This will probably be one of my last posts here. I mean, from Montreal.

 

En parlant de Montréal, comme je la quitte, elle et les gens fantastiques que j'y ai rencontré, j'ai le droit à moultes soupers et verres d'aurevoir-à bientôt.

L'un d'entre eux, c'était au El Zaziummm, un restaurant mexicain.

 

 

 

En plus d'avoir mon repas payé, j'ai eu un brownie, une chanson dédicacée pour ma petite personne dont le refrain principal n'était rien d'autre que « reviens nous voir », et une carte remplie de mots du genre mots-qui-réchauffent-quand-on-se-sent-froid.

 

 

 

 

 

 

 

After that, je m'en allais dans ma robe bien repassée au Café chaos. Sur le chemin, avec Binou, on a croisé les English Gents. Oh, my, gosh, they are SO funny....

 

 

 

 

 

çà, c'était Jeudi. Vendredi, je ne sais plus trop ce que j'ai fait mais je l'ai fait, mais Samedi, on a été feudartificer avec Maria. Et c'était... c'était. Sur la première vidéo, vous avez une vision du paradis vers le milieu/fin de la vidéo. Je n'avais jamais vu çà auparavant.

 

 

 

 

 

 

Dimanche, Francis and I went by motorbike to Longueil, wouh yeah,

 

et le soir, Pyjama Party chez Maria. Bah oui. Après un succulent repas chilien, nous devâmes aller voir le grand charivari, défilé de clôture du festival juste pour rire, lorsque la pluie se mit à tomber avec rage et fougue et torpeur et désespoir, lancée par l'orage tumultueux qui craquottait au dessus de nos têtes. A noter que le centre-ville est à 45minutes à vélo de chez Maria. Environ 13 mètres plus loin de sa porte d'entrée, soit environ 46 coups de pédale, nous comprîmes que, définitivement, la pluie visait nos yeux et nos vêtements en tombant.

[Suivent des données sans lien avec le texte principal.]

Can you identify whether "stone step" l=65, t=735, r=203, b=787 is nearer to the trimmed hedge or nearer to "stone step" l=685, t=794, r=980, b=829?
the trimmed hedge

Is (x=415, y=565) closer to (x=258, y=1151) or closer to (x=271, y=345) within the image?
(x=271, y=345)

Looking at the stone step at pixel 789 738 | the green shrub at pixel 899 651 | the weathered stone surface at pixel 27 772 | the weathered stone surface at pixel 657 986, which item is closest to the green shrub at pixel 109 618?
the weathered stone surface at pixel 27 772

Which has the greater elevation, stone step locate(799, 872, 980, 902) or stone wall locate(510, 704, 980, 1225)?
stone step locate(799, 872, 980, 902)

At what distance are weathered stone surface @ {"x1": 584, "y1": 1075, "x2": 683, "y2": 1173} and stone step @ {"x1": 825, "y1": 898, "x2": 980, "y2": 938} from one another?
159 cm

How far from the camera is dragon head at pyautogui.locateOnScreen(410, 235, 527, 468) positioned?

En plus, le ciel craquait. Il était donc temps de passer au plan B, à savoir la crèmerie d'à côté pour acheter deux bonnes grosses glaces, praliné-rolo et brisures de Reese's buttercups.

«  Vous pouvez manger dans la boutique, même si on ferme...

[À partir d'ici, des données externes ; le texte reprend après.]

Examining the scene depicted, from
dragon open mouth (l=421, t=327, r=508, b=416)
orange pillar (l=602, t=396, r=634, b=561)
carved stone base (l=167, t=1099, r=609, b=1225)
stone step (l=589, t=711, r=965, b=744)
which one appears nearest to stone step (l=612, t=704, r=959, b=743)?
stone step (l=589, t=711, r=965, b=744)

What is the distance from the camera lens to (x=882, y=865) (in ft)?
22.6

«  Non non, merci, on va aller dehors, dans un parc.

« Mais il pleut fort dehors..?!

« Oui, justement, c'est encore plus drôle.

Le but ultime à cet instant : le terrain de football. Pourquoi?

Raison n°1 : Il y a un orage juste au dessus de nos têtes qui crache des éclairs magiques.

Raison n°2 : Le seul endroit sécuritaire proche de nous, sans arbres ni poteaux ni trucs pointés vers le ciel est, accessoirement, un terrain de football.

Raison n°3 : Même pas peur.

 

 

 

 

 

 

 

Ce fût une excuse magique, aussi, pour boire un bon thé vert bien chaud, enfiler un pyjama poilu kitch et regarder un film d'horreur qui fait se cacher dans son oreiller.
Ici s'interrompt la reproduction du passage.